Masih mengutip dokumen yang sama, dengan jumlah penduduk sekitar 262,7 juta, Indonesia memiliki 400 ribu personel militer dan 400 ribu personel cadangan. Sementara, anggaran pertahanan yang dikerahkan rata-rata mencapai US$7.600 juta atau Rp110,4 triliun per tahun.
Anggaran pertahanan Indonesia kalah jauh dari Singapura yang hanya berpenduduk 5,9 juta jiwa, namun memiliki 72.500 personel militer aktif, 312.500 personel cadangan, dan anggaran militer US$11.200 juta atau Rp162,7 triliun.
Sudah anggarannya terbatas, mayoritas anggaran pertahanan di Indonesia dipakai untuk belanja pegawai. Contohnya pada 2020, Indonesia menganggarkan Rp127,35 triliun untuk bidang pertahanan.
Anggaran sebesar itu 41,6 persennya dipakai untuk belanja pegawai, 32,9 persen untuk belanja barang, dan 25,4 persen untuk belanja modal. Sementara, anggaran untuk program modernisasi alutsista dialokasikan khusus sebesar Rp10,86 triliun.
Menteri Keuangan Sri Mulyani Indrawati sempat mengatakan pembelian alutsista yang belakangan digeber Prabowo Subianto belakangan ini dinilai sebagai salah satu hal yang penting.
Menurut Sri Mulyani pembelian alutsista yang menghabiskan dana cukup besar ini merupakan salah satu hal penting yang dilakukan dan telah diperhitungkan secara matang.

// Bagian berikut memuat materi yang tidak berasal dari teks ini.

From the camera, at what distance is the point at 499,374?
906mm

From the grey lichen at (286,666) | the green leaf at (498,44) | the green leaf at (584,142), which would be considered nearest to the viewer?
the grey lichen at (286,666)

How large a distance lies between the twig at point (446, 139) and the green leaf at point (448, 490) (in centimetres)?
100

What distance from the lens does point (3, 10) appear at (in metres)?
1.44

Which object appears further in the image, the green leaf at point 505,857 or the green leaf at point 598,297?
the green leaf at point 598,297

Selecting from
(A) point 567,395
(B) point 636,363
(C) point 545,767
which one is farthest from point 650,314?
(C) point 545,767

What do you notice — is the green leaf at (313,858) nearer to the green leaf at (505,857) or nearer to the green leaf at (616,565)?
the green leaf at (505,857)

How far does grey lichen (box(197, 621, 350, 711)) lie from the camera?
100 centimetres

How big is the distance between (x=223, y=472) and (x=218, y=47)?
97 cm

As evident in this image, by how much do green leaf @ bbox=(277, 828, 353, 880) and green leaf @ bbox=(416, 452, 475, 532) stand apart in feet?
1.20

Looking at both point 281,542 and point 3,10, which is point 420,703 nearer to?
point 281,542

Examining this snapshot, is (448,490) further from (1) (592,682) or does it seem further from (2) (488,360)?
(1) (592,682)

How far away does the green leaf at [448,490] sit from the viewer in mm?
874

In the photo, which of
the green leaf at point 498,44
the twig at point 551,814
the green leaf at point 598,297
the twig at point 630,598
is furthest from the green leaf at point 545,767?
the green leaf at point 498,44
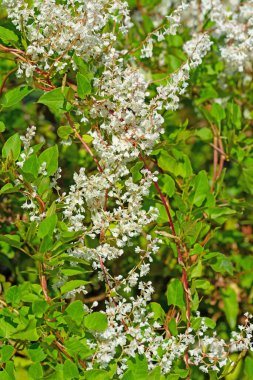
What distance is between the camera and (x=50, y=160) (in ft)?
4.90

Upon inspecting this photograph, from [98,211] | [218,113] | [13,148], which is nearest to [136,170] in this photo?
[98,211]

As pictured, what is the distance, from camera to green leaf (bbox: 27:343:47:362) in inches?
54.7

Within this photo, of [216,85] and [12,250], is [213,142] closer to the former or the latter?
[216,85]

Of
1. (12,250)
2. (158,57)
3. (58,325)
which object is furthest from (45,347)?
(158,57)

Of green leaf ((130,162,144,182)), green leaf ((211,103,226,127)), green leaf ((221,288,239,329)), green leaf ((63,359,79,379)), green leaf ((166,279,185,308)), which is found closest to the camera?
green leaf ((63,359,79,379))

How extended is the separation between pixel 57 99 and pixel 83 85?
76 millimetres

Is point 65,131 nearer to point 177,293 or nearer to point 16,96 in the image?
point 16,96

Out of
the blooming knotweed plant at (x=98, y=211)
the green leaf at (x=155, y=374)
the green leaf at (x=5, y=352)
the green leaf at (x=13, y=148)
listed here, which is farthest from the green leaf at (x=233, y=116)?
the green leaf at (x=5, y=352)

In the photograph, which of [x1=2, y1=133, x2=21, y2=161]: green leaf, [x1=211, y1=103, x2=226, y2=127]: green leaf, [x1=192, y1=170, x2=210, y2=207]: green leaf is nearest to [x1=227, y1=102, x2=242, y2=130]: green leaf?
[x1=211, y1=103, x2=226, y2=127]: green leaf

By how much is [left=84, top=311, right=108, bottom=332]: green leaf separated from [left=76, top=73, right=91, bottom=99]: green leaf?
0.47m

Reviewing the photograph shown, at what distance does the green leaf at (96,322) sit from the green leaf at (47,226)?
194 mm

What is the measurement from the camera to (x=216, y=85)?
2.28 meters

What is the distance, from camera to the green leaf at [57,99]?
58.6 inches

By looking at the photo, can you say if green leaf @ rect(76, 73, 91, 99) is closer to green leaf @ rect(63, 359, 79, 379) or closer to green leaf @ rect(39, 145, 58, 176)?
green leaf @ rect(39, 145, 58, 176)
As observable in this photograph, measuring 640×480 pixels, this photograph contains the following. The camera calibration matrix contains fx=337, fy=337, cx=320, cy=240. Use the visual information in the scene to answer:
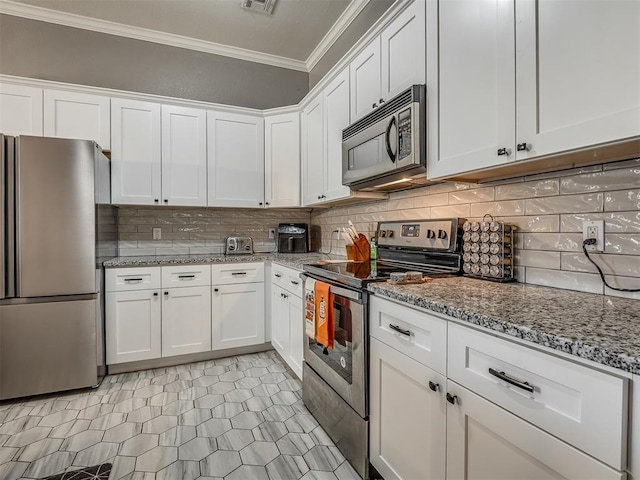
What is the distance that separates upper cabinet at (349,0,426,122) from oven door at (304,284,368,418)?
3.73 ft

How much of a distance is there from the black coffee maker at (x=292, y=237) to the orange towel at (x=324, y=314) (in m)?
1.60

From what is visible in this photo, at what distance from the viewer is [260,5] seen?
9.19 feet

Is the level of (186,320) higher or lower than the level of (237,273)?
lower

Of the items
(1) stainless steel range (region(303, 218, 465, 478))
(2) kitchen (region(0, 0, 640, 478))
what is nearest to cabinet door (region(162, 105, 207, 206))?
(2) kitchen (region(0, 0, 640, 478))

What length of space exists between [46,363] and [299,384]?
1762mm

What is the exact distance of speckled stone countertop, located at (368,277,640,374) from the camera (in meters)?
0.70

Dia mengatakan seluruh pembelanjaan yang dilakukan oleh kementerian dan lembaga pemerintahan terus diperhatikan agar tidak ada penyelewengan dalam penggunaannya. Perhatian ini jadi prioritas agar tidak bocor, tidak dikorupsi, tepat sasaran dan tepat kualitas.
Sri Mulyani pernah bilang anggaran yang diplot untuk kementerian Pertahanan (kemhan) tahun ini sebetulnya cukup besar. Mencapai Rp 137,3 triliun. "Kedua terbesar," ucapnya, 29 September 2020 lalu.
Sebagaimana kementerian lain, akibat Covid-19, kemhan juga terkena imbas refocusing anggaran. Sri Mulyani menyunatnya lagi sebesar Rp 6,28 triliun dari pagu anggaran Rp 137,3 triliun.
Juru Bicara Menteri Pertahanan, Dahnil Anzar Simanjuntak mengakui, secara akumulatif, anggaran yang diplot untuk Kemhan memang lebih besar dari kementerian lain. Namun, asal tahu saja, duit sebanyak itu ternyata masih harus dibagi lagi untuk 5 unit Organisasi (UP) yakni Kemhan, Mabes TNI, Angkatan Darat, Angkatan Laut dan Angkatan udara.
"Jadi dari total anggaran 2021 kurang lebih 136 Triliun itu terbagi ke 5 unit organisasi tersebut. Lebih dari 44 persennya sudah digunakan untuk belanja rutin prajurit dan pegawai," kata Dahnil kepada CNBC Indonesia.
Ia melanjutkan, persentase untuk belanja alutsista sendiri dari jumlah tersebut sebesar kurang lebih 10 persen.
Segitulah uang yang ada untuk modernisasi alutsista.
Kejadian KRI Nanggala menjadi hal yang sangat serius jika bicara soal alutsista dan MEF. Jika pemerintah ingin serius, minimal MEF ini haruslah dipenuhi.